* [To do] Report the lines of the data below that contain the string "assets".

* [Task input]
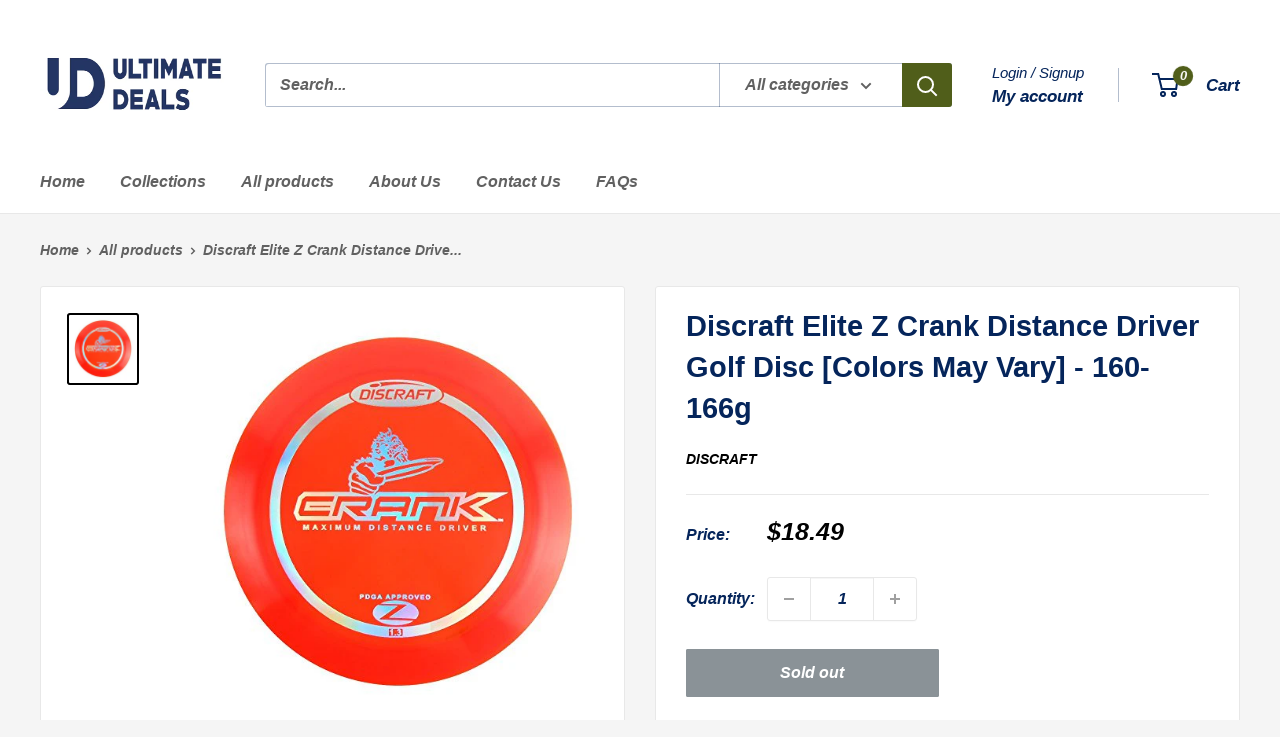

--- FILE ---
content_type: text/javascript
request_url: https://ultimatedeals-llc.com/cdn/shop/t/9/assets/custom.js?v=102476495355921946141729543618
body_size: -714
content:
//# sourceMappingURL=/cdn/shop/t/9/assets/custom.js.map?v=102476495355921946141729543618
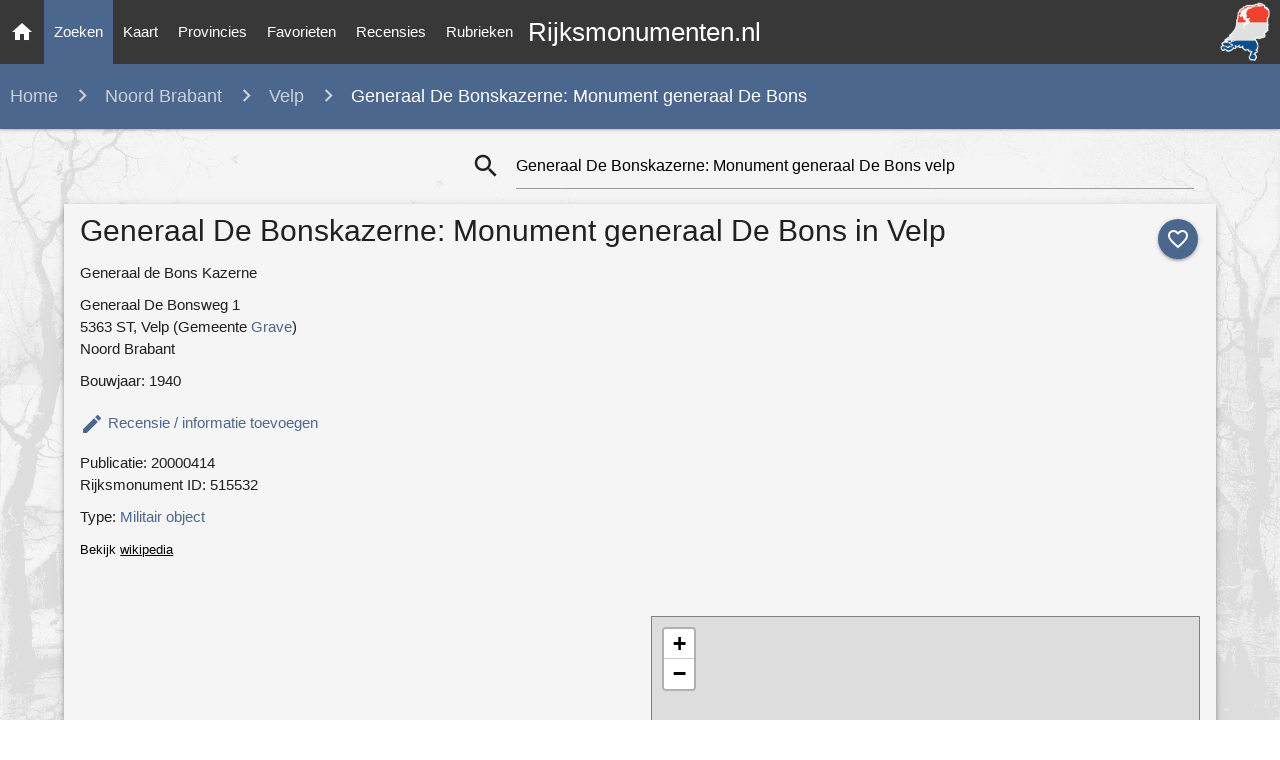

--- FILE ---
content_type: text/html; charset=utf-8
request_url: https://www.google.com/recaptcha/api2/aframe
body_size: 251
content:
<!DOCTYPE HTML><html><head><meta http-equiv="content-type" content="text/html; charset=UTF-8"></head><body><script nonce="MCkwGBWcz2wueD8WR0AXww">/** Anti-fraud and anti-abuse applications only. See google.com/recaptcha */ try{var clients={'sodar':'https://pagead2.googlesyndication.com/pagead/sodar?'};window.addEventListener("message",function(a){try{if(a.source===window.parent){var b=JSON.parse(a.data);var c=clients[b['id']];if(c){var d=document.createElement('img');d.src=c+b['params']+'&rc='+(localStorage.getItem("rc::a")?sessionStorage.getItem("rc::b"):"");window.document.body.appendChild(d);sessionStorage.setItem("rc::e",parseInt(sessionStorage.getItem("rc::e")||0)+1);localStorage.setItem("rc::h",'1769095046985');}}}catch(b){}});window.parent.postMessage("_grecaptcha_ready", "*");}catch(b){}</script></body></html>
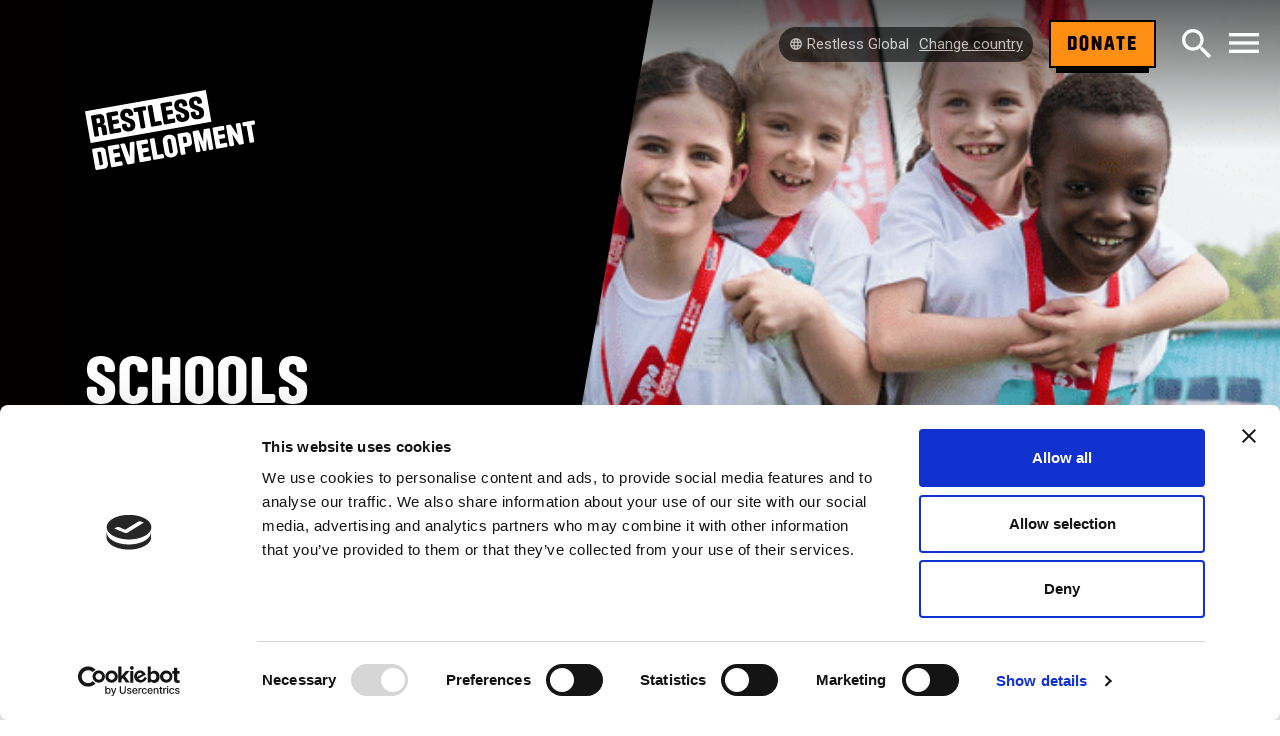

--- FILE ---
content_type: image/svg+xml
request_url: https://restlessdevelopment.org/wp-content/themes/restless/dist/images/icon-facebook-share.svg
body_size: 622
content:
<?xml version="1.0" encoding="UTF-8"?>
<svg width="45px" height="45px" viewBox="0 0 45 45" version="1.1" xmlns="http://www.w3.org/2000/svg" xmlns:xlink="http://www.w3.org/1999/xlink">
    <title>CCD676BA-B06E-42DC-AA2C-94A40718FBAA</title>
    <g id="Design" stroke="none" stroke-width="1" fill="none" fill-rule="evenodd">
        <g id="Post" transform="translate(-618.000000, -3495.000000)">
            <g id="Group-2" transform="translate(618.000000, 3495.000000)">
                <g id="icon-facebook">
                    <path d="M45,22.5 C45,10.073584 34.926416,0 22.5,0 C10.073584,0 0,10.073584 0,22.5 C0,33.7304004 8.2279248,43.0387207 18.984375,44.7266602 L18.984375,29.0039063 L13.2714844,29.0039063 L13.2714844,22.5 L18.984375,22.5 L18.984375,17.5429688 C18.984375,11.9039063 22.3434668,8.7890625 27.482959,8.7890625 C29.9446436,8.7890625 32.5195312,9.22851563 32.5195312,9.22851563 L32.5195312,14.765625 L29.682334,14.765625 C26.8872803,14.765625 26.015625,16.5000146 26.015625,18.2793604 L26.015625,22.5 L32.2558594,22.5 L31.2583008,29.0039063 L26.015625,29.0039063 L26.015625,44.7266602 C36.7720752,43.0387207 45,33.7304004 45,22.5" id="Fill-1" fill="#0A0B09"></path>
                    <path d="M31.2583008,29.0039062 L32.2558594,22.5 L26.015625,22.5 L26.015625,18.2793604 C26.015625,16.5000146 26.8872803,14.765625 29.682334,14.765625 L32.5195312,14.765625 L32.5195312,9.22851562 C32.5195312,9.22851562 29.9446436,8.7890625 27.482959,8.7890625 C22.3434668,8.7890625 18.984375,11.9039063 18.984375,17.5429687 L18.984375,22.5 L13.2714844,22.5 L13.2714844,29.0039062 L18.984375,29.0039062 L18.984375,44.7266602 C20.1298975,44.9063965 21.3039844,45 22.5,45 C23.6960156,45 24.8701025,44.9063965 26.015625,44.7266602 L26.015625,29.0039062 L31.2583008,29.0039062" id="Fill-4" fill="#FFFFFE"></path>
                </g>
            </g>
        </g>
    </g>
</svg>

--- FILE ---
content_type: image/svg+xml
request_url: https://restlessdevelopment.org/wp-content/themes/restless/dist/images/icon-twitter-share.svg
body_size: 206
content:
<svg xmlns="http://www.w3.org/2000/svg" viewBox="334 129.27 1000 1000" width="45" height="45">
	<circle cx="834.28" cy="610.6" r="481.33" fill="black" />
	<path fill="white"
		d="M537.8,331.73l230.07,307.62L536.34,889.46h52.11l202.7-218.98l163.77,218.98h177.32L889.23,564.54l215.5-232.81
	  h-52.11L865.95,533.39L715.12,331.73H537.8z M614.43,370.11h81.46l359.72,480.97h-81.46L614.43,370.11z" />
</svg>

--- FILE ---
content_type: application/x-javascript
request_url: https://consentcdn.cookiebot.com/consentconfig/041fafb1-8d22-4987-8a48-527fe1d2fafc/restlessdevelopment.org/configuration.js
body_size: 498
content:
CookieConsent.configuration.tags.push({id:188582658,type:"script",tagID:"",innerHash:"",outerHash:"",tagHash:"9165443764603",url:"https://consent.cookiebot.com/uc.js",resolvedUrl:"https://consent.cookiebot.com/uc.js",cat:[1]});CookieConsent.configuration.tags.push({id:188582659,type:"script",tagID:"",innerHash:"",outerHash:"",tagHash:"1364554880924",url:"https://www.google.com/recaptcha/api.js?ver=6.9",resolvedUrl:"https://www.google.com/recaptcha/api.js?ver=6.9",cat:[1]});CookieConsent.configuration.tags.push({id:188582661,type:"script",tagID:"",innerHash:"",outerHash:"",tagHash:"16625518604259",url:"https://js.stripe.com/v3/?ver=4.13.2",resolvedUrl:"https://js.stripe.com/v3/?ver=4.13.2",cat:[1,3]});CookieConsent.configuration.tags.push({id:188582662,type:"script",tagID:"",innerHash:"",outerHash:"",tagHash:"6695337521914",url:"https://www.googletagmanager.com/gtag/js?id=G-YPJW8H5CLF",resolvedUrl:"https://www.googletagmanager.com/gtag/js?id=G-YPJW8H5CLF",cat:[4]});CookieConsent.configuration.tags.push({id:188582664,type:"iframe",tagID:"",innerHash:"",outerHash:"",tagHash:"7073278429413",url:"https://www.youtube.com/embed/Q4x-xpendjE?feature=oembed",resolvedUrl:"https://www.youtube.com/embed/Q4x-xpendjE?feature=oembed",cat:[4]});CookieConsent.configuration.tags.push({id:188582665,type:"script",tagID:"",innerHash:"",outerHash:"",tagHash:"4711335373877",url:"",resolvedUrl:"",cat:[4]});CookieConsent.configuration.tags.push({id:188582667,type:"script",tagID:"",innerHash:"",outerHash:"",tagHash:"5208708150823",url:"https://restlessdevelopment.org/wp-content/plugins/customdonations/js/cd-shortcode.js?ver=1767158685",resolvedUrl:"https://restlessdevelopment.org/wp-content/plugins/customdonations/js/cd-shortcode.js?ver=1767158685",cat:[1]});CookieConsent.configuration.tags.push({id:188582673,type:"script",tagID:"",innerHash:"",outerHash:"",tagHash:"16571203534328",url:"https://restlessdevelopment.org/wp-content/themes/restless/dist/scripts/main.js?ver=1759495128",resolvedUrl:"https://restlessdevelopment.org/wp-content/themes/restless/dist/scripts/main.js?ver=1759495128",cat:[1]});CookieConsent.configuration.tags.push({id:188582674,type:"script",tagID:"",innerHash:"",outerHash:"",tagHash:"4659885396189",url:"https://r1.dotdigital-pages.com/resources/sharing/embed.js?sharing=lp-embed&domain=r1.dotdigital-pages.com&id=7ODL-94Y%2Fthank-you-for-subscribing-to-our-global-newsletter%22&description=",resolvedUrl:"https://r1.dotdigital-pages.com/resources/sharing/embed.js?sharing=lp-embed&domain=r1.dotdigital-pages.com&id=7ODL-94Y%2Fthank-you-for-subscribing-to-our-global-newsletter%22&description=",cat:[5]});CookieConsent.configuration.tags.push({id:188582684,type:"iframe",tagID:"",innerHash:"",outerHash:"",tagHash:"13304982055840",url:"https://www.youtube.com/embed/9727968JSX8",resolvedUrl:"https://www.youtube.com/embed/9727968JSX8",cat:[4]});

* [Answer to the problem]
request_url: https://ultimatedeals-llc.com/cdn/shop/t/9/assets/custom.js?v=102476495355921946141729543618
//# sourceMappingURL=/cdn/shop/t/9/assets/custom.js.map?v=102476495355921946141729543618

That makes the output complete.